Dal 2004 in Italia il 10 febbraio è il Giorno del Ricordo delle vittime delle foibe, italiani uccisi per mano delle milizie jugoslave di Tito durante e subito dopo la Seconda Guerra Mondiale, e dell’esodo istriano-giuliano-dalmata in seguito al Trattato di Pace di Parigi del 10 febbraio 1947.
20 mila italiani uccisi tra il 1943 e il 1947, 250 mila gli esuli. Questi i numeri di una storia rimasta ai margini per anni.
È una delle pagine più dolorose del nostro passato con cui il nostro Paese fatica a confrontarsi costringendola alla dimenticanza per decenni.
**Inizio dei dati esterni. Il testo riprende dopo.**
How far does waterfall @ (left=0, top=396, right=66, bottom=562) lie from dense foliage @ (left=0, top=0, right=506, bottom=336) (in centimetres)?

Tutte le vittime hanno il diritto di vedersi riconosciuta la verità: gli infoibati non sono stati pochi, non erano solo fascisti su cui vendicarsi, non hanno rappresentato storie private avulse dalla Storia.
Da alcuni anni è stato squarciato il velo di oblio su quegli eventi drammatici e se ne parla in occasioni dedicate. Per ricordare le vittime e i carnefici. Quindi si deve citare quale responsabile il comunismo che sposò la “tattica delle foibe”. Nelle profonde cavità naturali tipiche delle aree carsiche furono gettati fascisti e antifascisti, uomini di chiesa, anziani, donne e bambini.
E anche il Vallo di Diano è stato colpito. Tra le vittime c’è l’agente di Polizia teggianese Giuseppe Morello che nella sua Teggiano ha da due anni una strada a ricordarlo. Così come a Montesano sulla Marcellana dal 2014, si decise di intitolare una strada della frazione di Arenabianca all’orrore delle foibe.